[PATCH] D150635: [clangd] Implement end-definition-comment inlay hints

Wed May 24 20:17:52 PDT 2023

daiyousei-qz added a comment.

Addressed review comments except for those we don't have an agreement yet.

================
Comment at: clang-tools-extra/clangd/InlayHints.cpp:578
+    constexpr unsigned HintMinLineLimit = 2;
+    constexpr unsigned HintMaxLengthLimit = 50;
+
----------------
sammccall wrote:
> We actually already have a configurable inlay hint length limit.
> It has the wrong name (`TypeNameLimit`) , but I think we should use it anyway (and maybe try to fix the name later).
> 
> (I'm not sure making this configurable was a great idea, but given that it exists, people will expect it to effectively limit the length of hints)
`TypeNameLimit` was introduced to limit the length of "DeducedTypes" only. I don't think using that number for all hints is a good idea because different hints appear in different contexts. For deduced type hint, it is displayed in the middle of the actual code, so it must be concise to not overwhelm the actual code. However, this hint is usually displayed at the end of an almost empty line. A much larger number of characters should be allowed.

(I'm not arguing here, but IMO such options are definitely helpful. Not everybody would fork llvm-project and build their own version of clangd binary. Without options to configure length of hints, people would disable "DeducedTypes" entirely if they cannot tolerate the default length limit, while this feature is definitely a cool thing to turn on. Personally, I actually think clangd has too little option compared to say rust-analyzer. But it's just my understanding)

• **Material supplied**
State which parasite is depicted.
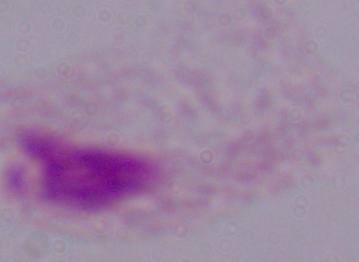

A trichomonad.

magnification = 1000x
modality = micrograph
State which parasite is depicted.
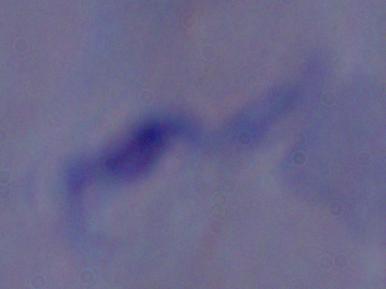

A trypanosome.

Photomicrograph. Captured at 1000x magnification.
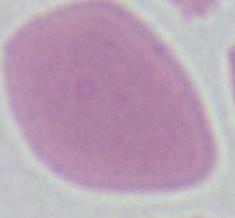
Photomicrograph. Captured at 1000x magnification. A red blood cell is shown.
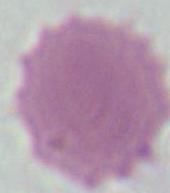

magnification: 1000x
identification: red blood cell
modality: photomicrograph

---

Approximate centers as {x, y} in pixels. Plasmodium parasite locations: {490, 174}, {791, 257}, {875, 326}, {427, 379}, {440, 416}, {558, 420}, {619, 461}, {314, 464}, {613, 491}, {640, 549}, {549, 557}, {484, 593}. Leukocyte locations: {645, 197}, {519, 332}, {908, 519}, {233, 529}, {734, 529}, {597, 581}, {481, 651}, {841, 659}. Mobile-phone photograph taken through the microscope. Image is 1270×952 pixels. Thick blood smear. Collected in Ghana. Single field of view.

==

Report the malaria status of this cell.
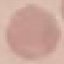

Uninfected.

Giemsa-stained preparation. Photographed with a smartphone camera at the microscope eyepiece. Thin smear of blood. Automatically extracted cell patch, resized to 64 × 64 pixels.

• **Goal 1**
In the clangd inlay hints review thread, what was `TypeNameLimit` originally introduced to limit?
• **Goal 2**
Go on with the clangd inlay hints review thread from the point where it stops.
The records aren't needed for these tasks.

• **Exercise answer 1**
It was introduced to limit the length of "DeducedTypes" hints only.

• **Exercise answer 2**
================
Comment at: clang-tools-extra/clangd/InlayHints.cpp:597
+    auto BlockBeginLine =
+        SM.getSpellingLineNumber(BraceRange.getBegin(), &Invalid);
+    if (Invalid)
----------------
sammccall wrote:
> this should be getFileLoc(BraceRange.getBegin()), I think?
Thanks for pointing out! As per comments below, calling `getLineNumber` instead of `getSpellingLineNumber` in the latest version.

================
Comment at: clang-tools-extra/clangd/InlayHints.cpp:783
+    // Note this range doesn't include the trailing ';' in type definitions.
+    // So we have to add SkippedChars to the end character.
+    SourceRange R = D.getSourceRange();
----------------
sammccall wrote:
> daiyousei-qz wrote:
> > sammccall wrote:
> > > This is too much arithmetic and fiddly coupling between this function and shouldHintEndDefinitionComment.
> > > 
> > > Among other things, it allows for confusion between unicode characters (UTF-32), clang bytes (UTF-8), and LSP characters (usually UTF-16). And we do have a bug here: shouldHintEndDefinition provides SkippedChars in clang bytes, but you add it to end.character below which is in LSP characters.
> > > 
> > > ---
> > > 
> > > Let's redesign a little... 
> > > 
> > > We have a `}` on some line. We want to compute a sensible part of that line to attach to.
> > > A suitable range may not exist, in which case we're going to omit the hint.
> > > 
> > > - The line consists of text we don't care about , the `}`, and then some mix of whitespace, "trivial" punctuation, and "nontrivial" chars.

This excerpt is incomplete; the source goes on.